A healthcare scientist once said, “There are facts, and there are feelings.” I doubt that it is such a clear distinction, and so I responded, “A free-thinking human being, including a scientist, chooses what counts as a fact! The neuroscientist Antonio Damasio showed that our power of choice depends on our feelings. It’s circular!”
Which comes first, a scientist’s facts, or a scientist’s feelings? It’s a bit like the chicken-and-egg conundrum mentioned earlier in this blog. It only becomes a conundrum, however, if we choose to exclude the changing patterns of our relationships from the relevant time-frame.
Is doubt a feeling? Science is based entirely on doubt. Doubt drives a researcher to define a research question with enough precision to be able to test it in the world. We need to see how the world responds under clearly defined relational conditions.

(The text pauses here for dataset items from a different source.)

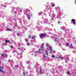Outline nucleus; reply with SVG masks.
I'll return each mask as SVG.
<instances>
[{
    "label": "nucleus",
    "instance_id": "f257e3e1",
    "mask_svg": "<svg viewBox=\"0 0 76 76\" xmlns=\"http://www.w3.org/2000/svg\"><path fill=\"white\" fill-rule=\"evenodd\" d=\"M46 36V34L45 33L44 34H40V35L39 36V37L41 38V37H42L44 38V37Z\"/></svg>",
    "mask_w": 76,
    "mask_h": 76
},
{
    "label": "nucleus",
    "instance_id": "f03ea898",
    "mask_svg": "<svg viewBox=\"0 0 76 76\" xmlns=\"http://www.w3.org/2000/svg\"><path fill=\"white\" fill-rule=\"evenodd\" d=\"M42 51H43V48H41L40 49L39 51H37V53H40L41 52H42Z\"/></svg>",
    "mask_w": 76,
    "mask_h": 76
},
{
    "label": "nucleus",
    "instance_id": "7ed1b4c3",
    "mask_svg": "<svg viewBox=\"0 0 76 76\" xmlns=\"http://www.w3.org/2000/svg\"><path fill=\"white\" fill-rule=\"evenodd\" d=\"M71 21L72 22H73L72 23H74V24H75L76 23V20H75L74 19H72L71 20Z\"/></svg>",
    "mask_w": 76,
    "mask_h": 76
},
{
    "label": "nucleus",
    "instance_id": "20e7f679",
    "mask_svg": "<svg viewBox=\"0 0 76 76\" xmlns=\"http://www.w3.org/2000/svg\"><path fill=\"white\" fill-rule=\"evenodd\" d=\"M3 67L0 66V72H2V73H3Z\"/></svg>",
    "mask_w": 76,
    "mask_h": 76
},
{
    "label": "nucleus",
    "instance_id": "39448f33",
    "mask_svg": "<svg viewBox=\"0 0 76 76\" xmlns=\"http://www.w3.org/2000/svg\"><path fill=\"white\" fill-rule=\"evenodd\" d=\"M54 41H56V42H57L58 41V39H57V37H54Z\"/></svg>",
    "mask_w": 76,
    "mask_h": 76
},
{
    "label": "nucleus",
    "instance_id": "423d86ee",
    "mask_svg": "<svg viewBox=\"0 0 76 76\" xmlns=\"http://www.w3.org/2000/svg\"><path fill=\"white\" fill-rule=\"evenodd\" d=\"M49 50L50 51V52H54V50H53L51 48H50L49 49Z\"/></svg>",
    "mask_w": 76,
    "mask_h": 76
},
{
    "label": "nucleus",
    "instance_id": "0eeeda50",
    "mask_svg": "<svg viewBox=\"0 0 76 76\" xmlns=\"http://www.w3.org/2000/svg\"><path fill=\"white\" fill-rule=\"evenodd\" d=\"M45 45V44H44V43L42 44L41 45V48H44V46Z\"/></svg>",
    "mask_w": 76,
    "mask_h": 76
},
{
    "label": "nucleus",
    "instance_id": "6e6552de",
    "mask_svg": "<svg viewBox=\"0 0 76 76\" xmlns=\"http://www.w3.org/2000/svg\"><path fill=\"white\" fill-rule=\"evenodd\" d=\"M7 31H12V30H10V29H9V28H7Z\"/></svg>",
    "mask_w": 76,
    "mask_h": 76
},
{
    "label": "nucleus",
    "instance_id": "1a4fd4ad",
    "mask_svg": "<svg viewBox=\"0 0 76 76\" xmlns=\"http://www.w3.org/2000/svg\"><path fill=\"white\" fill-rule=\"evenodd\" d=\"M35 38V36H33L31 37L32 39H34V38Z\"/></svg>",
    "mask_w": 76,
    "mask_h": 76
},
{
    "label": "nucleus",
    "instance_id": "9d476101",
    "mask_svg": "<svg viewBox=\"0 0 76 76\" xmlns=\"http://www.w3.org/2000/svg\"><path fill=\"white\" fill-rule=\"evenodd\" d=\"M39 73L40 74H42V71H41V70H40V71H39Z\"/></svg>",
    "mask_w": 76,
    "mask_h": 76
},
{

Is appreciating elegance and beauty a feeling? Yes, it is. And it is this very feeling that creates the condition for scientists to stop questioning! They can then relax the mind, and as they go home allow their re-balanced hearts to start living fully human lives again.
Feelings are our personal value awareness.
When people feel something is worth exploring, they make a value statement emotionally. A scientific fact results when people have agreed to compare notes as they explore. When people try to apply these scientifically agreed facts into life’s situations, however, they discover that this also is an emotional process! A scientific fact could change the way people behave. It may challenge their personal values.
Facts meet feelings in the human community. If you share life with others, there is no escaping the fact of emotion. Some people value scientific facts enough to let them shape their lives. But here comes the conundrum again… That fact is true only in the network of relationships maintained when tested by doubters.
Believers in the beauty of that ‘fact’ will extend its impact beyond that limited network and time-frame. Doubters of its beauty will gather another team to research if there is a relational setting in which it is not true!
And so science goes on… with a passion for the beauty of truth.